When she took it off I instantly saw that it looked like a football and then notice diamonds were missing from the band toward the middle on each side. Keep in mind my fiance is an accountant not a construction worker and has only had the ring for a two weeks at this time.

I went to the store asking they refund my money for the setting not the diamond and they immediately said they could not do this they could fix this setting or make a new one. He brought the ring out with it reshaped and two additional diamonds missing and said that she could at least wear it for now until we could get it permanently fixed. I have little faith in this jewelry company and would rather the money be refunded but they will not because it is a custom piece of jewelry.

I contacted jewelers mutual and they do not cover defective settings but will replace the diamonds for me.

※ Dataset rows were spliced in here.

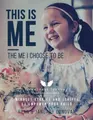 Cover image for This Is Me, The Me I Choose To Be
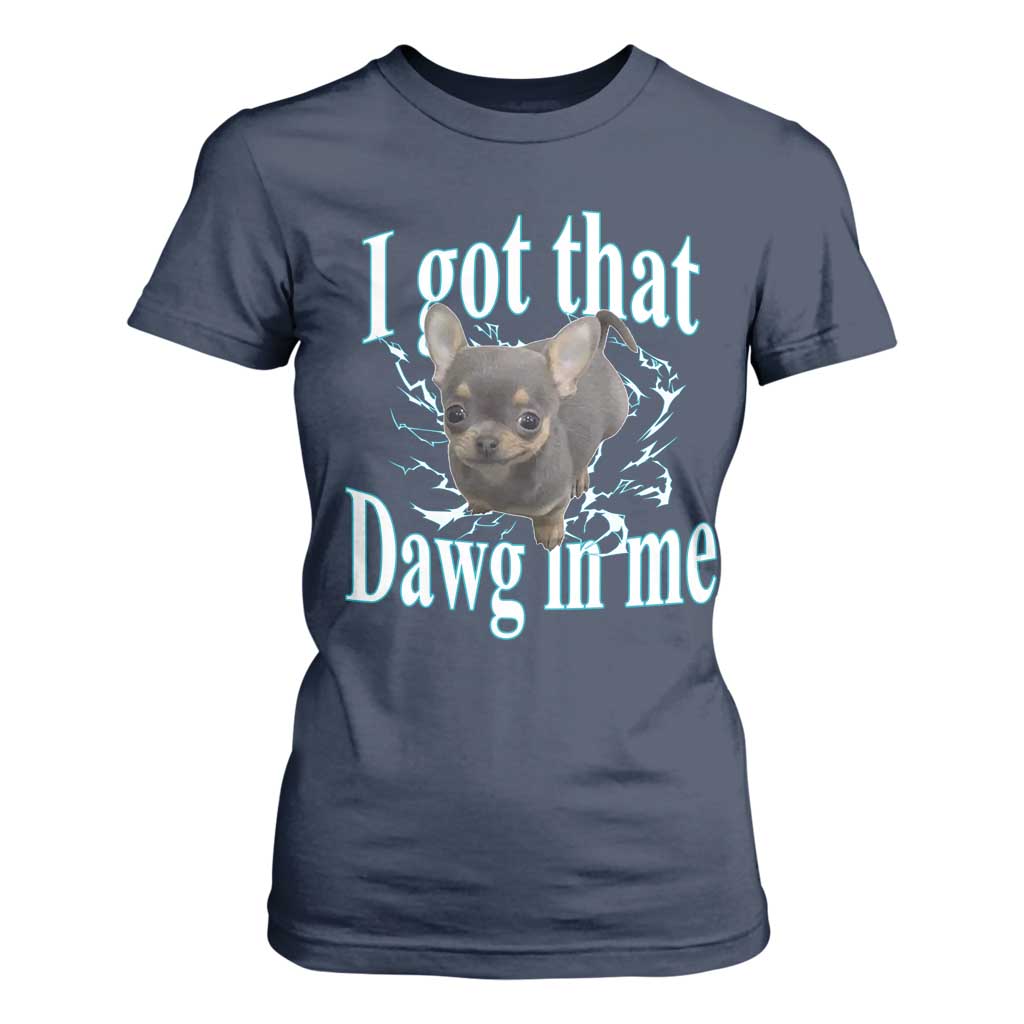 I Got That Dawg In Me Dog Meme T Shirt For Women Ironic Chihuahua Face TS12 Navy Print Your Wear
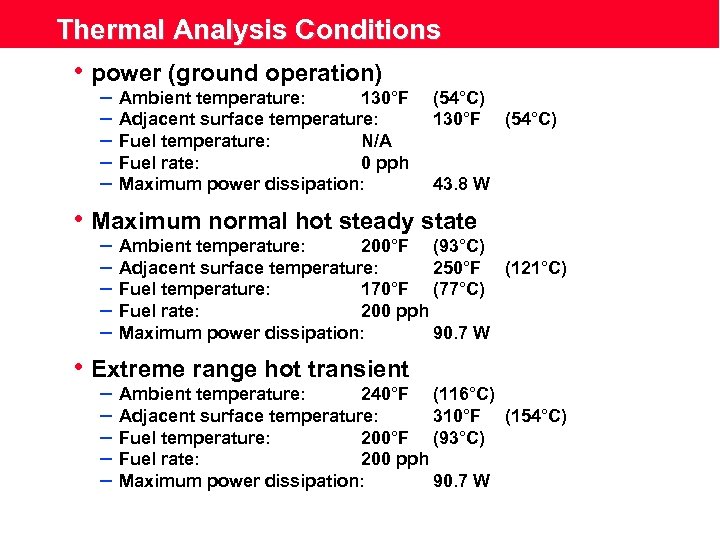 Thermal Analysis Conditions • power (ground operation) – Ambient temperature: 130°F – Adjacent surface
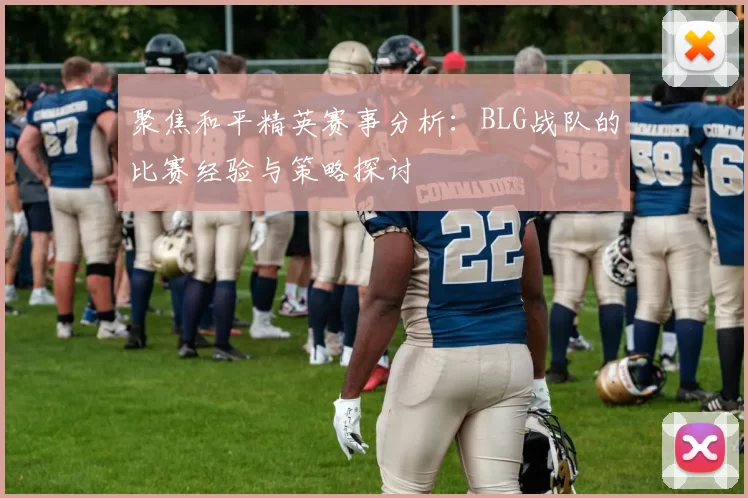 聚焦和平精英赛事分析：BLG战队的比赛经验与策略探讨
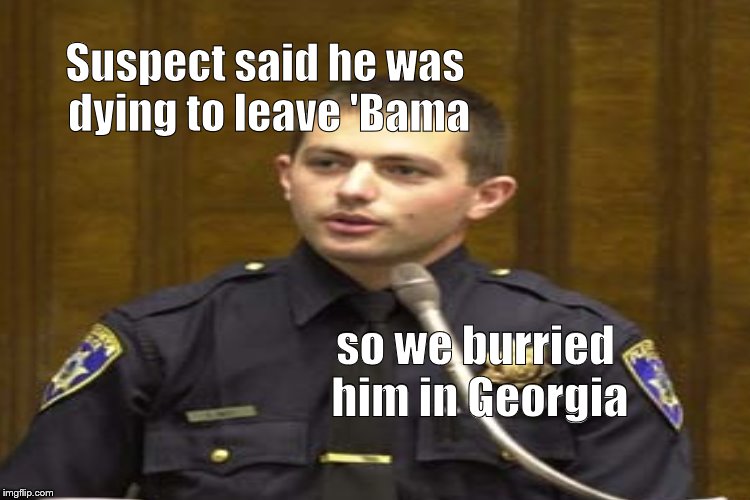 Your Honor, the Defense rests it's case. Thank you.  | so we burried him in Georgia Suspect said he was dying to leave 'Bama | image tagged in police,buried in georgia,no kidding aside,douglie | made w/ Imgflip meme maker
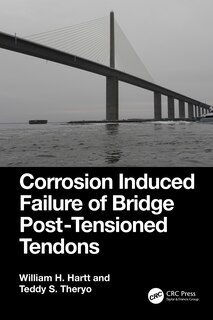 Front cover_Corrosion Induced Failure of Bridge Post-Tensioned Tendons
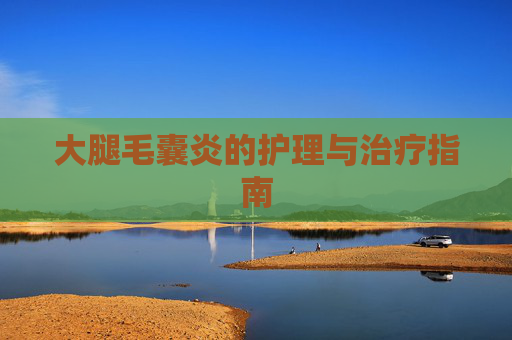 大腿毛囊炎的护理与治疗指南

Any suggestions on my next move?
 
It is normal to attempt to fix it/make it over instead of a refund for custom pieces. Perhaps the construction was defective. Perhaps your fiancee is much harder on her hands than she realizes. The fact is, a thin, pave halo is more delicate than thicker, plain settings.
 
If you paid for it with a credit card, dispute the charge.

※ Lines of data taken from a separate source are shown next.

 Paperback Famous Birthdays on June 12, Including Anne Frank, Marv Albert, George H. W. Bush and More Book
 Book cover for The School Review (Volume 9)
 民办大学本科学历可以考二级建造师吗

It sounds like they are working with you though. If they can fix it to your liking, let them try.
 
I'd have it appraised by an excellent appraiser. If it's a manufacturing defect then they can testify to that and you can get your money back either by taking it to them and threatening the BBB, going through your CC company, or through small claims court. BUT-- you need something that says there is a problem. If there is no problem with the manufacturing then-- you are stuck with it and should just continue to work with them to get it repaired. Or you can get a better quality setting somewhere else.
 
Gypsy|1343244406|3239896 said:
I'd have it appraised by an excellent appraiser. If it's a manufacturing defect then they can testify to that and you can get your money back either by taking it to them and threatening the BBB, going through your CC company, or through small claims court. BUT-- you need something that says there is a problem. If there is no problem with the manufacturing then-- you are stuck with it and should just continue to work with them to get it repaired. Or you can get a better quality setting somewhere else.

excellent advice! I would do exactly as Gypsy has suggested and have an appraiser examine the ring. If there isn't a manufacturing error then I would want the entire ring recast though, not just re-shaped and reset with new melee.
 
excellent appraiser, incidentally means independent. Under the Resources button above you can see if there are any near you. If there aren't and you are in the US I'd send it to Neil Beaty, David Wolfe, or Jeff Averbrooke, or Old Miner (can't recall his name, and I've met the lovely man, someone help me-- JBEG sends their stones to him for appraisals).
 
Old Miner is Dave Atlas www.datlas.com He's very knowledgeable and a joy to work with.
 
This is why I love pricescope...Excellent advice and I will post a follow up when I hopefully get this resolved.